Es dürfte gemäß § 26 FamFG Bedarf zur weiteren Sachaufklärung von Amts wegen bestehen. Das Amtsgericht hat sich weder in der angefochtenen Entscheidung noch in der Nichtabhilfeentscheidung mit dem Sachverständigengutachten auseinandergesetzt. Dies wäre jedoch erforderlich gewesen, denn das Sachverständigengutachten legt eine Geschäftsunfähigkeit des Betroffenen zum Zeitpunkt der notariellen Beurkundung der Vorsorgevollmacht zumindest nahe, lässt aber auch eine Geschäftsunfähigkeit zum Zeitpunkt der privatschriftlichen Vollmachterteilung als durchaus möglich erscheinen.
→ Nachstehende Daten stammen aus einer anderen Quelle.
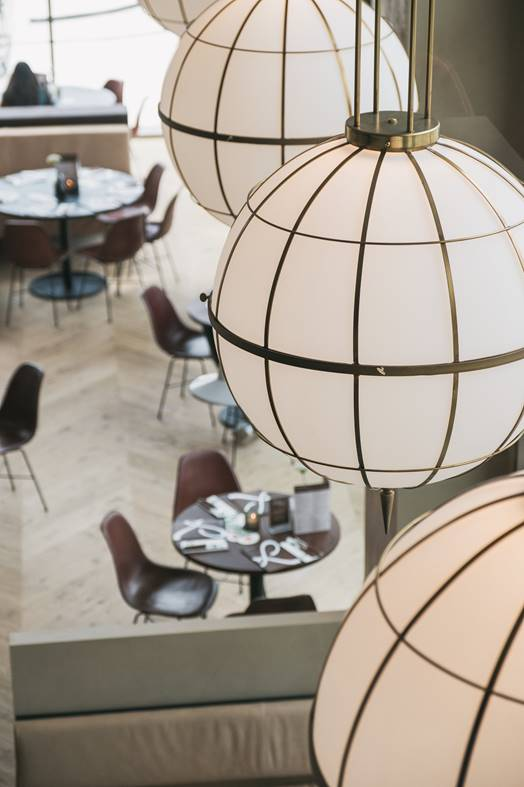 Diseño de lámparas en restaurante Loetje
Soweit die angefochtene Entscheidung offensichtlich ausschließlich dem wenig aussagekräftigen Attest der Allgemeinärztin Dr. med. ... vom 04.09.2012 sowie dem Kurzbericht der nervenärztlichen Schwerpunktpraxis Dres. ... pp.vom 02.10.2012 folgt, ist nicht erkennbar, warum dem Sachverständigengutachten nicht gefolgt werden kann. Auch der bloßen Einschätzung der Betreuungsbehörde dürfte unter diesen Voraussetzungen insoweit nicht das maßgebliche Gewicht beigemessen werden, da medizinische Sachverhalte durch medizinische Sachverständige zu klären sind. Eine richterliche Anhörung des Betroffenen - ggf. im Beisein des Sachverständigen -, die zu einer eigenen Überzeugung des Gerichts führen kann, ist nicht erfolgt. Die weitergehende Sachaufklärung dürfte auch von Bedeutung sein: Sollte der Betroffene zu den Zeitpunkten der Erteilung der Vorsorgevollmachten nicht geschäftsfähig gewesen sein, dürfte ein Betreuungsbedarf offensichtlich und die Bestellung eines Betreuers erforderlich sein. Soweit der Betroffene bei der von der Bevollmächtigten bestätigten Schenkung von 40.000,00 € an sie geschäftsunfähig gewesen sein sollte, könnten darüber hinaus auch bei bestehender Vorsorgevollmacht möglicherweise Anhaltspunkte dafür bestehen, dass die Bevollmächtigte nicht mehr entsprechend der Vereinbarung mit dem Betroffenen und dessen Interesse als Vollmachtgeber gehandelt haben könnte. Soweit er jedoch geschäftsfähig (gewesen) ist, gäbe es hingegen tatsächlich keine Veranlassung zu weiteren Maßnahmen des Betreuungsgerichts.

3. Die Kostenentscheidung folgt aus § 84 FamFG.